Represented by

The Language of Paint, I

The language of paint is the language of colour. This is a universal language.

I started to make my own paint whilst on Foundation at Chelsea, but in 1989, I began to share this ethos at the Slade School of Fine Art. I was constantly asking the question ‘is colour a language?’ So, if it is a language, it must be teachable.

My students were really struggling with colour. In the early days, it was just semi-theory and little swatches of colour, but in 1998, I finally made a large portable Colour Box as a teaching tool. This was a colour alphabet and it eventually developed into a Colour Grammar.

I wanted to make my practice and my pedagogy one. To teach with integrity and authority, I needed to make this Colour Grammar as a series of paintings. This took me five years to complete.

For the artist, colour is an actual substance. Working with paint / colour is an embodied physical experience. I had become frustrated with manufactured paint and I made the radical decision to make all my own paints. I was on a quest to embrace the full synaesthetic colour experience. At the same time, I began to take control of what I wanted from the paint. By making the paint for each colour, I became affected by associations, emotions, and other sensibilities, even personalities. To say that it changed my life as a painter would be an understatement. I saw each pigment as a complex personality, constantly changing its behaviour, depending on its context. I had a similar epiphany when making stained glass. Both these experiences involved physical colour communicating directly to both my body and soul.

By 2005, I had finished my 44 paintings that represented a Grammar of Colour. This intense synaesthetic experience led me to feel that colour could have archetypal forms. I then went on to create these archetypal forms into 22 sculptures, red to violet.

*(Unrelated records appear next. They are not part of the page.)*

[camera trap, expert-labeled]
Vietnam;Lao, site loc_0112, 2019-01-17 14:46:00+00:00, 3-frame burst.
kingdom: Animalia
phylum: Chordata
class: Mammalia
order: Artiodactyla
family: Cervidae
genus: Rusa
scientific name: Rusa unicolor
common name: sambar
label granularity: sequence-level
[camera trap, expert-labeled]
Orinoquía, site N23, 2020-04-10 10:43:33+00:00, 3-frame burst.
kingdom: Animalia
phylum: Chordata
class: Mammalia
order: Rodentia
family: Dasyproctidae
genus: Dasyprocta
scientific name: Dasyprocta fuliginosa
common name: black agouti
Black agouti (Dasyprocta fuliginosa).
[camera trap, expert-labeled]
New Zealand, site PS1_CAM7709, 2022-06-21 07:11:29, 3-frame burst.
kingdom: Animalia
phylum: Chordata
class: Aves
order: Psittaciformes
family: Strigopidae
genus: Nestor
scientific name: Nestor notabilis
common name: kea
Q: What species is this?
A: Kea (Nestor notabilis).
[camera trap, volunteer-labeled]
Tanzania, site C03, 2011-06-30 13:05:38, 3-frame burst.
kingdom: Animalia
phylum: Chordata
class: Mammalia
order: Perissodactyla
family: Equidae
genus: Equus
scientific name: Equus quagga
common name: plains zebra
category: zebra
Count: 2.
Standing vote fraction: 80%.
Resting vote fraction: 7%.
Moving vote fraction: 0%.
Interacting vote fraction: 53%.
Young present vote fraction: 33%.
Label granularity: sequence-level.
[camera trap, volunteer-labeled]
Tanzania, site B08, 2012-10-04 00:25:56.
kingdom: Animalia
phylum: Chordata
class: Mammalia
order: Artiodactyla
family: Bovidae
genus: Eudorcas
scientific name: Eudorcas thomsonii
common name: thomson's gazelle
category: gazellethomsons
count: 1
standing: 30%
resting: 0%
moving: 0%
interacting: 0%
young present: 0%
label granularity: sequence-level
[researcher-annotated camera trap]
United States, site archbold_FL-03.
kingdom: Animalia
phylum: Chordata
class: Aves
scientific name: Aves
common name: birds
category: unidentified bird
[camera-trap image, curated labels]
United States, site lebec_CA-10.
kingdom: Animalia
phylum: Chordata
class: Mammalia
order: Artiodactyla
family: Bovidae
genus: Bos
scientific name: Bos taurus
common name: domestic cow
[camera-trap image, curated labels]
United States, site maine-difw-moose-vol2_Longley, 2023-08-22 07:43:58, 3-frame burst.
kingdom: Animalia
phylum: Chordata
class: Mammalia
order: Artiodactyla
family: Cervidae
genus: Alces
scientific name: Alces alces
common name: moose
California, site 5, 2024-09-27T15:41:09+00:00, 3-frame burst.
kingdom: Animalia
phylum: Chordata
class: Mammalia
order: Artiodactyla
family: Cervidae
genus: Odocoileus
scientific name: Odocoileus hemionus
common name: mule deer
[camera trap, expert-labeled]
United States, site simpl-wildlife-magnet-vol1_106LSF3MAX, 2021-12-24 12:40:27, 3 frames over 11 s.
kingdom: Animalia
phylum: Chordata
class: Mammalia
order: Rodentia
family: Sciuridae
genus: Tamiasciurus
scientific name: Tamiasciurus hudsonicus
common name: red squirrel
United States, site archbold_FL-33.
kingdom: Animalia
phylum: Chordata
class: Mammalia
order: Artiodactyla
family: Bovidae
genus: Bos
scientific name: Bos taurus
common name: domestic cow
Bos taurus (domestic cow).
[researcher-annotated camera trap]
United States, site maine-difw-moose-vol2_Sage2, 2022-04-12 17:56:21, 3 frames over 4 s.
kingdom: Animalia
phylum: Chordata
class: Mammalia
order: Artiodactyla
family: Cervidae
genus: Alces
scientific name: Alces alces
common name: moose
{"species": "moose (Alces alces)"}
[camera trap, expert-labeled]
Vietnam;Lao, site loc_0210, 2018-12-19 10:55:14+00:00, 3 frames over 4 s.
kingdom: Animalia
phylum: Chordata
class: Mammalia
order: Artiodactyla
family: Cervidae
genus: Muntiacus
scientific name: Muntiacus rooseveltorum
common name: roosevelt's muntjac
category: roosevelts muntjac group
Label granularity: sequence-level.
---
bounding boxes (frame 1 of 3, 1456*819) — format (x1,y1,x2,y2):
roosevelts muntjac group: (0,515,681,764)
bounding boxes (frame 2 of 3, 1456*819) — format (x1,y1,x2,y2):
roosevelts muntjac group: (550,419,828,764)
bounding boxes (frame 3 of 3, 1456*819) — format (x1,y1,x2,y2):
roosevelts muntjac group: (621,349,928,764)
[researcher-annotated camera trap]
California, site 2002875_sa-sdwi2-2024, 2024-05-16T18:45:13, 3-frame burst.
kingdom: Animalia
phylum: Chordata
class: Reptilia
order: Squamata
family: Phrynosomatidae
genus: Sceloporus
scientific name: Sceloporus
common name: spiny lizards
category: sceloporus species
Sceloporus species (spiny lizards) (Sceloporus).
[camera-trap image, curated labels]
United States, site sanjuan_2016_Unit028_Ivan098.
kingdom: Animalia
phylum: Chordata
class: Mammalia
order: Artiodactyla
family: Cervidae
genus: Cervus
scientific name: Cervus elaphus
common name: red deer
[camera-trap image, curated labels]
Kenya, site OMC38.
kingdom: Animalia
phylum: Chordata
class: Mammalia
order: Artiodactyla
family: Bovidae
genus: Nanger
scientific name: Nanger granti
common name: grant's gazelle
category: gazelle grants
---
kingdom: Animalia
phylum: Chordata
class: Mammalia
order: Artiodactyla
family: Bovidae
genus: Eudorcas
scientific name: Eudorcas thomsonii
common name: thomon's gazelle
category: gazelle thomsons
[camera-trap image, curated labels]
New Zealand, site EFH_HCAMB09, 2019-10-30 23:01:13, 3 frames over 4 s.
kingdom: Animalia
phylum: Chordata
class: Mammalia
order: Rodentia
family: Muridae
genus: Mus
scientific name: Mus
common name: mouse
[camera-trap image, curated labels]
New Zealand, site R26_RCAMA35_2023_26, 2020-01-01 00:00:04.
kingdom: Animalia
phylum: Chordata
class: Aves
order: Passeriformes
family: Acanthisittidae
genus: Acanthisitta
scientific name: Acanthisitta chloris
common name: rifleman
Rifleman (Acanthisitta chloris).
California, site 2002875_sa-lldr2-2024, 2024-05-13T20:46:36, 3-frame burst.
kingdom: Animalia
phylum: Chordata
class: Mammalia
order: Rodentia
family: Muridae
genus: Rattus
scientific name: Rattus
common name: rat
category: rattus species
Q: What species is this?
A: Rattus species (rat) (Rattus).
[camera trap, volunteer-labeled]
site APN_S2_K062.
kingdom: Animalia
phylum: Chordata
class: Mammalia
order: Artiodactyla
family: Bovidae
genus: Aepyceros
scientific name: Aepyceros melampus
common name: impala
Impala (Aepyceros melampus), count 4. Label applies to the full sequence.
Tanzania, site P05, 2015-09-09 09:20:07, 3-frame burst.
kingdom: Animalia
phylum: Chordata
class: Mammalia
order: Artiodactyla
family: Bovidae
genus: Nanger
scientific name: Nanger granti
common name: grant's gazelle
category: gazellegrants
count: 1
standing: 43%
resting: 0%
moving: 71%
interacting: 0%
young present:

Everything I’ve made since 1998 has been part of this quest to help my students become literate in colour. Since then, I have deepened my own investigation of each of the major colour families and colour contrasts: red, orange, yellow, and the three main contrasts of a warm / cold contrast; a light / dark contrast; and an equal saturation. I am now working on green. This is 24 years of work and I’m really looking forward to tackling blue and violet.